## Given instruction:
Answer these questions from the timer refactoring text:
(a) In the E-C-S model, what does a System do with the Components?
(b) Where does the analysis propose saving the Timers?
(c) By how many characters do the two timer classes vary, and which characters are they?

## Document extract:
- - -

So the E-C-S model, instead of bouncing around among various objects and their collaborators, embeds common key operations in Components that have all the data for some kind of behavior, and they put the code in a System that loops over all the Components of a given kind and processes them all in a batch. The result is that the code gets cached and runs faster.
Now it seems to me to be a silly kind of computer that only caches one chunk, and that can’t cache a bunch of bytes from here and a bunch from there, but when I last built a computer it was made out of plastic sliders with rubber tubing on them, so perhaps I’m not au courant with today’s hardware. Anyway, the E-C-S thing is how they do it.
So I think I’ll try it, to see what it’s like. I’m here to experience what various kinds of code are like and to share with you, after all, so why not?
Analysis
I think we should consider doing these things:
- Combine the ActionTimer and IdleTimer into one Timer that can go both ways;
- Use our new Timers in all of Missile, Ship, and Saucer;
- Arrange that our Timers are saved in a separate collection rather than with the SpaceObjects as they are now;
- In the Game cycle, process all the timers in a batch.
By #1, Combine, I mean to eliminate the duplication in the two timers:
class ActionTimer(
override val entity: SpaceObject,
val delayTime: Double,
val action: (ActionTimer) -> Unit
): Component {
var time = delayTime
fun update(deltaTime: Double) {
if ( ! entity.active ) return
time -= deltaTime
if ( time <= 0.0) {
action(this)
time = delayTime
}
}
}
class IdleTimer(
override val entity: SpaceObject,
val delayTime: Double,
val action: (IdleTimer) -> Unit
) : Component {
var time = delayTime
fun update(deltaTime: Double) {
if (entity.active) return
time -= deltaTime
if (time <= 0.0) {
action(this)
time = delayTime
}
}
}
If my eyes don’t deceive me, these two objects vary by exactly three characters, space-bang-space. We can make this more obvious, perhaps, with this refactoring:
class ActionTimer(
override val entity: SpaceObject,
val delayTime: Double,
val action: (ActionTimer) -> Unit
): Component {
var time = delayTime
fun update(deltaTime: Double) {
if ( entity.active == true ) { // <--
time -= deltaTime
if (time <= 0.0) {
action(this)
time = delayTime
}
}
}
}
class IdleTimer(
override val entity: SpaceObject,
val delayTime: Double,
val action: (IdleTimer) -> Unit
) : Component {
var time = delayTime
fun update(deltaTime: Double) {
if (entity.active == false) { // <--
time -= deltaTime
if (time <= 0.0) {
action(this)
time = delayTime
}
}
}
}
Tests are green, but we’re not doing production, we’re spiking some ideas. We won’t commit until we’re more sure. Let’s go a step further:
class ActionTimer(
override val entity: SpaceObject,
val delayTime: Double,
val action: (ActionTimer) -> Unit
val processWhenActive: Boolean = true
): Component {
var time = delayTime
fun update(deltaTime: Double) {
if ( entity.active == processWhenActive ) {
time -= deltaTime
if (time <= 0.0) {
action(this)

- - -

(Outline records)
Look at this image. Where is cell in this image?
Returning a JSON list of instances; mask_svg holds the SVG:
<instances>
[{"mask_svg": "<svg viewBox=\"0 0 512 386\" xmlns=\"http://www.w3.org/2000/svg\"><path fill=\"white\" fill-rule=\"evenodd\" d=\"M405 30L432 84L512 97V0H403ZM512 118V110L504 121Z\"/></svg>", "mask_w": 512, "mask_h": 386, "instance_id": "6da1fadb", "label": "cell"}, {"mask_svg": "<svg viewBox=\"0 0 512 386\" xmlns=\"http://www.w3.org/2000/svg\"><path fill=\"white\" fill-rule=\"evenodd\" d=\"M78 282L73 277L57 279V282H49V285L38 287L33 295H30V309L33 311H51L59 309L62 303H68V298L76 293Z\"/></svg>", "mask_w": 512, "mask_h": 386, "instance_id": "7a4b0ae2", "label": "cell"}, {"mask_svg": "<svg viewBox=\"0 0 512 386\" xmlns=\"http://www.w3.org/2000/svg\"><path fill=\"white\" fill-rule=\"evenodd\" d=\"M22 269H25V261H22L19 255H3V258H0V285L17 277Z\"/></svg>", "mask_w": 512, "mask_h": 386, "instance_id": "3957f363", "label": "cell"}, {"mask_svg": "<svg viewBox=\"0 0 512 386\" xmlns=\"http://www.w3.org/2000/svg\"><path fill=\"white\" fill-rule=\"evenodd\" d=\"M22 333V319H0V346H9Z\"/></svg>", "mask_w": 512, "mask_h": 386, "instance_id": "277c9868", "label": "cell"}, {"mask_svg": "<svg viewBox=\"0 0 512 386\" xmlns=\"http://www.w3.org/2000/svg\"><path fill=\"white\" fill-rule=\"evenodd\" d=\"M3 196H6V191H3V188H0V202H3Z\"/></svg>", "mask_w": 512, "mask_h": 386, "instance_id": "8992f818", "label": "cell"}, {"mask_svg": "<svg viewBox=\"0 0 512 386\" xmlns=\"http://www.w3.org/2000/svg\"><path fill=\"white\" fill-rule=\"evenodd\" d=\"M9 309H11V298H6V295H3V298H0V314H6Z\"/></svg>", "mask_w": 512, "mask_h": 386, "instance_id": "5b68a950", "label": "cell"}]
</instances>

- - -

## Output for this exercise:
(a) It loops over all the Components of a given kind and processes them all in a batch.
(b) In a separate collection, rather than with the SpaceObjects.
(c) By exactly three characters: space-bang-space.